> [Exercise materials]
== Segment start ==

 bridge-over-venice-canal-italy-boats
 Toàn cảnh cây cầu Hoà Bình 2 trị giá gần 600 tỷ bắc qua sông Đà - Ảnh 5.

== Segment end ==
== Segment start ==

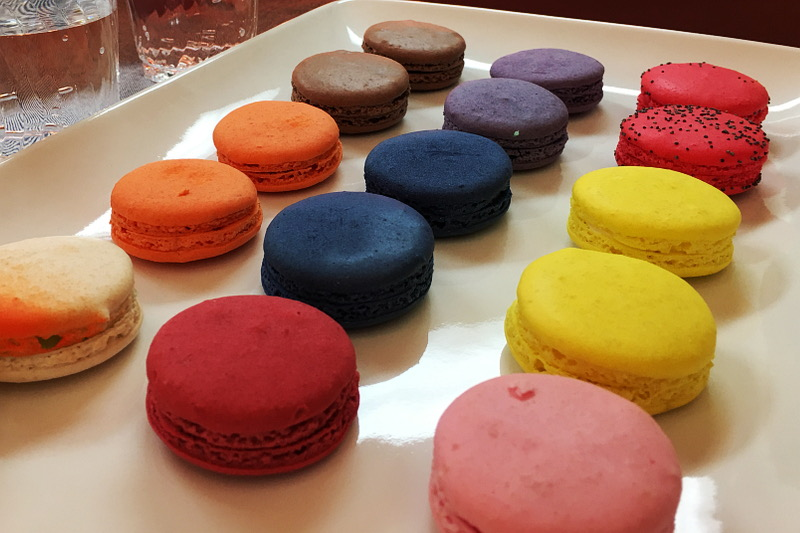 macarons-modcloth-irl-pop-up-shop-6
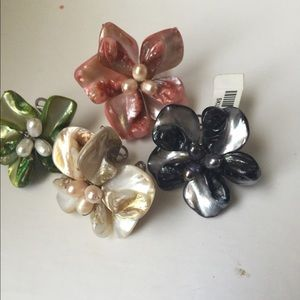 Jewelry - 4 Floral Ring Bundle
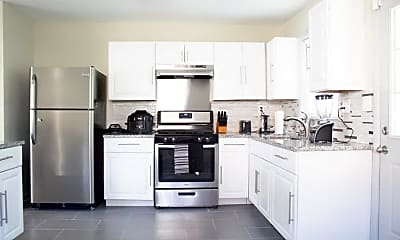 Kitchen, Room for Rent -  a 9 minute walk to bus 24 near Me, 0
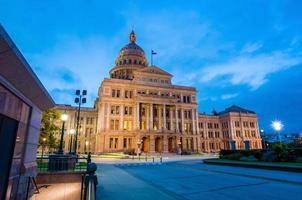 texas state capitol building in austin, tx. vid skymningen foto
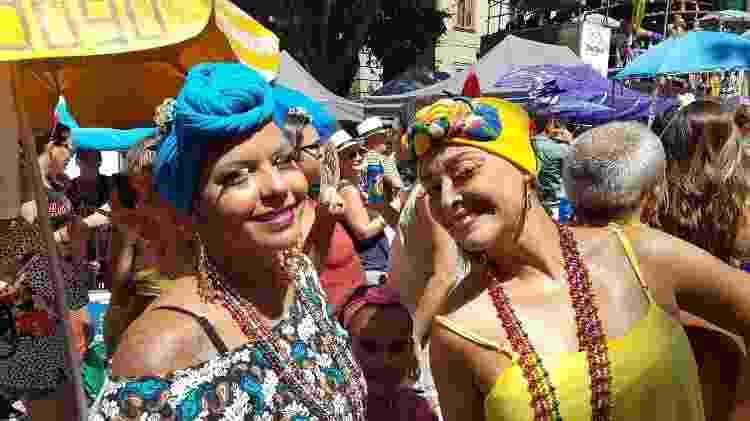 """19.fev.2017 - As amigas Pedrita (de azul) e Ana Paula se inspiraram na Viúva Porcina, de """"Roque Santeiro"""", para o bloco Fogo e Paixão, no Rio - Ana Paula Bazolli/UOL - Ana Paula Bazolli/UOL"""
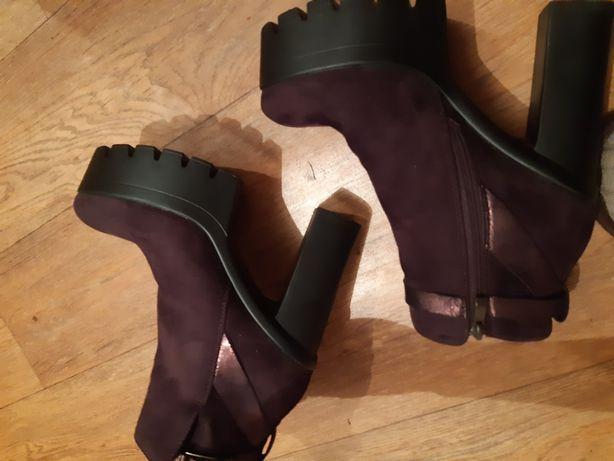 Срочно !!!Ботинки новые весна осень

== Segment end ==

> [What the task asks]
Would you copy the lines above exactly, starting with the one that has "Jewelry - 4 Floral Ring Bundle" and ending with the one that has "Срочно !!!Ботинки новые весна осень", both included, without the pictures?

> [Response to the task]
 Jewelry - 4 Floral Ring Bundle
 Kitchen, Room for Rent -  a 9 minute walk to bus 24 near Me, 0
 texas state capitol building in austin, tx. vid skymningen foto
 """19.fev.2017 - As amigas Pedrita (de azul) e Ana Paula se inspiraram na Viúva Porcina, de """"Roque Santeiro"""", para o bloco Fogo e Paixão, no Rio - Ana Paula Bazolli/UOL - Ana Paula Bazolli/UOL"""
 Срочно !!!Ботинки новые весна осень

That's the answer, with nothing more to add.